Giacobbe Federico, Valente Eduardo, Giannino Giuseppe, Yip Hiu Ching, De Filippo Ovidio, Bruno Francesco, Conrotto Federico, Iannaccone Mario, Zoccai Giuseppe Biondi, Gasparini Mauro, Escaned Javier, De Ferrari Gaetano Maria, D'Ascenzo Fabrizio
Division of Cardiology, Department of Medical Science, AOU Città della Salute e della Scienza di Torino, Turin, Italy.
Dipartimento di Scienze Matematiche, Politecnico di, Torino, Italy.
Catheter Cardiovasc Interv. 2025 Mar;105(4):761-771. doi: 10.1002/ccd.31331. Epub 2025 Jan 2.
In patients with chronic coronary syndromes (CCS), the benefit of percutaneous coronary intervention (PCI) added to optimal medical therapy (OMT) remains unclear. The indication to PCI may be driven either by angiographic evaluation or ischemia assessment, thus depicting different potential strategies which have not yet been thoroughly compared.
Randomized controlled trials (RCTs) comparing OMT versus PCI angio-guided or versus PCI non-invasive or invasive ischemia guided were identified and compared via network meta-analysis. Major adverse clinical events (MACE), as defined by each included trial, were the primary endpoint, while cardiovascular (CV) death, myocardial infarction (MI), and unplanned revascularization the secondary ones.
18 studies, encompassing 17,512 patients, were included, with a mean follow-up of 3.5 years. PCI guided by ischemia defined either invasively or not was associated with a reduced risk of MACE compared with OMT alone. Furthermore, PCI guided by non-invasive assessment of ischemia was associated with a reduced risk of MI compared with OMT (hazard ratio [HR]: 0.61 [95% confidence interval: 0.37-0.94). This strategy ranked best also in preventing CV death. Notably, iFR and FFR guided approaches showed the highest probability of performing best for reduction of subsequent revascularizations.

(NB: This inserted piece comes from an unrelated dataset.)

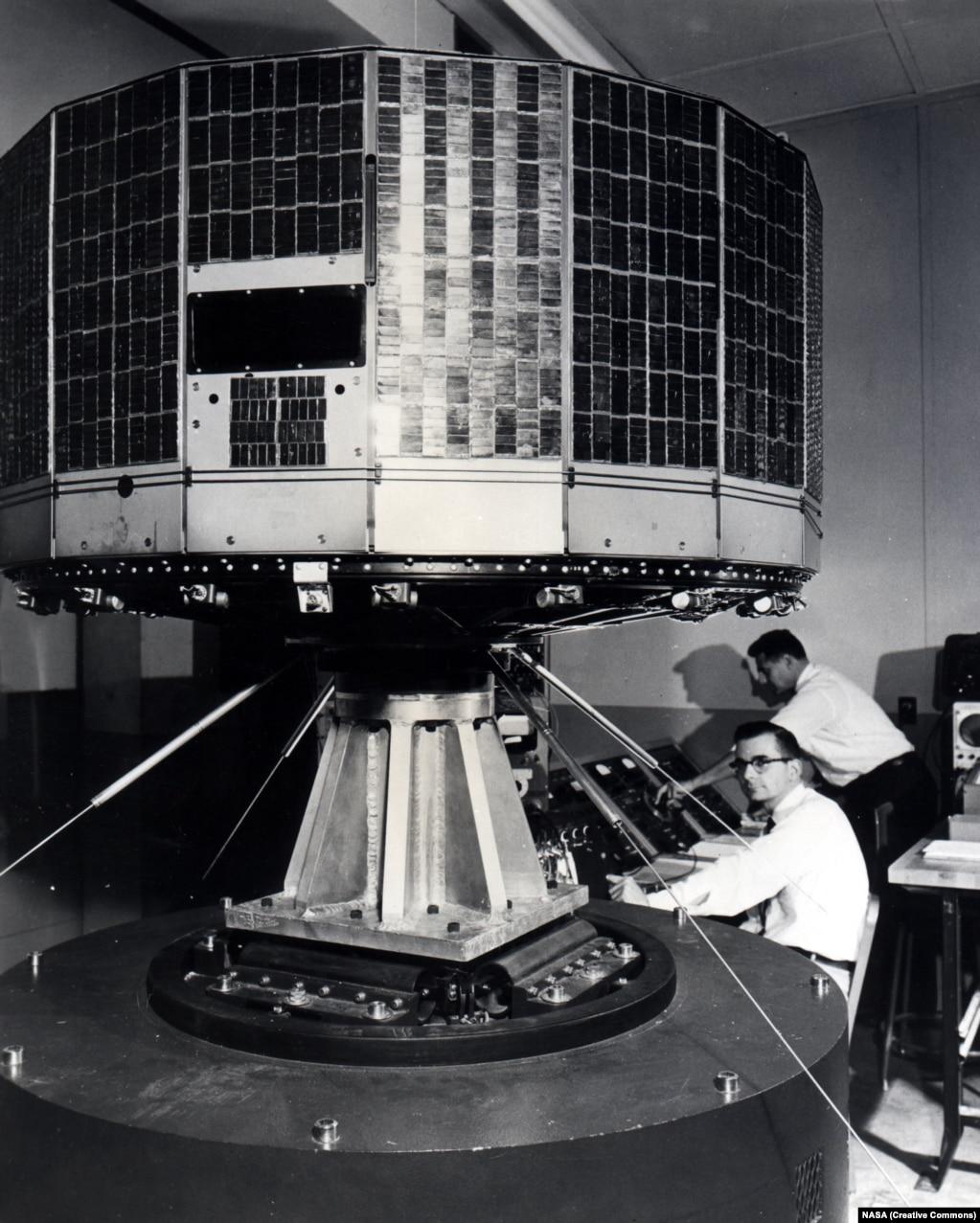 Принадлежащий НАСА метеоспутник Tiros 1 был запущен в 1960 году. На фотографии его трясут во время испытаний, чтобы понять, перенесет ли дорогу оборудование. Tiros – первая попытка создать спутник для прогноза погоды. Он был оборудован двумя камерами, которые посылали сводки в центр управления полетом на Земле.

In patients with CCS, ischemia-guided PCI, either by invasive or non-invasive assessment, resulted in a reduced risk of MACE compared with OMT alone. The use of invasive or non-invasive tests influenced the benefit of ischemia-driven PCI: non-invasive tests significantly reduced risk of MI compared with OMT, while iFR or FFR showed the highest probability of reducing the need of subsequent revascularization.
在慢性冠状动脉综合征(CCS)患者中,经皮冠状动脉介入治疗(PCI)联合优化药物治疗(OMT)的获益仍不明确。PCI的适应证可能由血管造影评估或缺血评估决定,从而描绘出不同的潜在策略,但尚未进行充分比较。
通过网络荟萃分析,识别并比较了比较OMT与血管造影引导的PCI、非侵入性或侵入性缺血引导的PCI的随机对照试验(RCT)。各纳入试验定义的主要不良临床事件(MACE)为主要终点,心血管(CV)死亡、心肌梗死(MI)和非计划血管重建为次要终点。
纳入18项研究,共17512例患者,平均随访3.5年。与单纯OMT相比,侵入性或非侵入性缺血定义引导的PCI与MACE风险降低相关。此外,与OMT相比,非侵入性缺血评估引导的PCI与MI风险降低相关(风险比[HR]:0.61[95%置信区间:0.37 - 0.94])。该策略在预防CV死亡方面也排名最佳。值得注意的是,iFR和FFR引导的方法在减少后续血管重建方面表现最佳的可能性最高。
在CCS患者中,与单纯OMT相比,侵入性或非侵入性评估的缺血引导PCI导致MACE风险降低。侵入性或非侵入性检查的使用影响了缺血驱动PCI的获益:与OMT相比,非侵入性检查显著降低了MI风险,而iFR或FFR在减少后续血管重建需求方面表现最佳的可能性最高。